• [Raw data]:
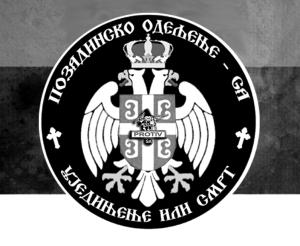 Građanska četnička akcija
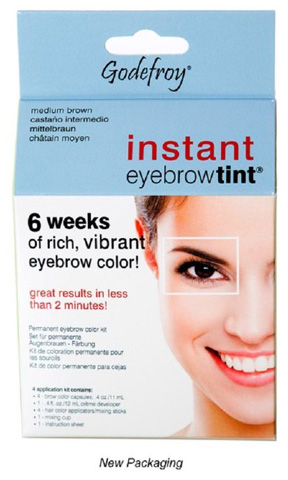 8. Godefroy Instant Eyebrow Tint Permanent Eyebrow Colour Kit – Medium Brown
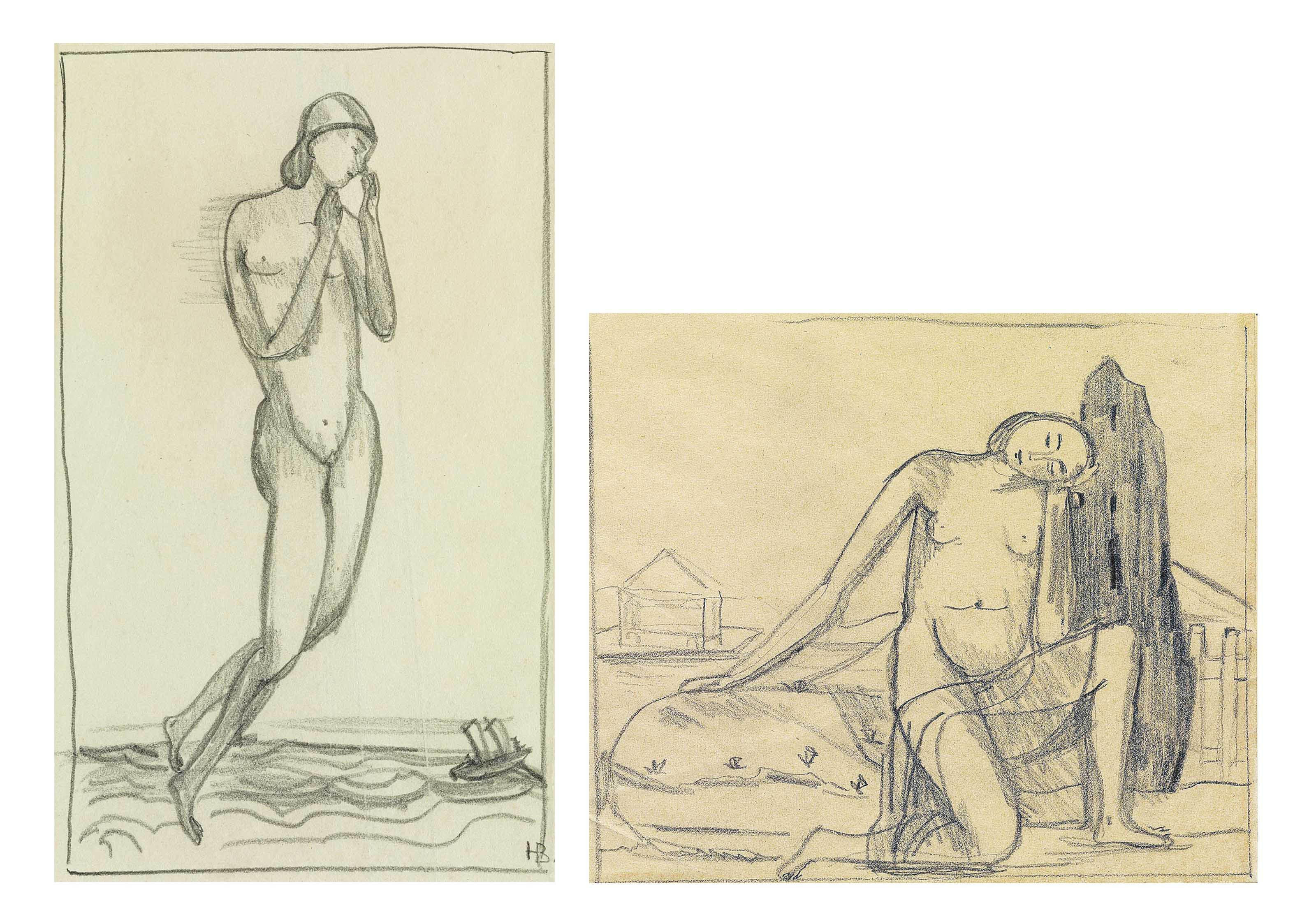 Sammelnummer von zwei Werken: Schwebende über Meer mit Schiff, 1910/11  Kniender Frauenakt mit aufgesetztem Kopf vor Garten, 1910/11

• [Work instruction]: Once the pictures are dropped, please print every remaining line of the material verbatim.

• [Task answer]:
 Građanska četnička akcija
 8. Godefroy Instant Eyebrow Tint Permanent Eyebrow Colour Kit – Medium Brown
 Sammelnummer von zwei Werken: Schwebende über Meer mit Schiff, 1910/11  Kniender Frauenakt mit aufgesetztem Kopf vor Garten, 1910/11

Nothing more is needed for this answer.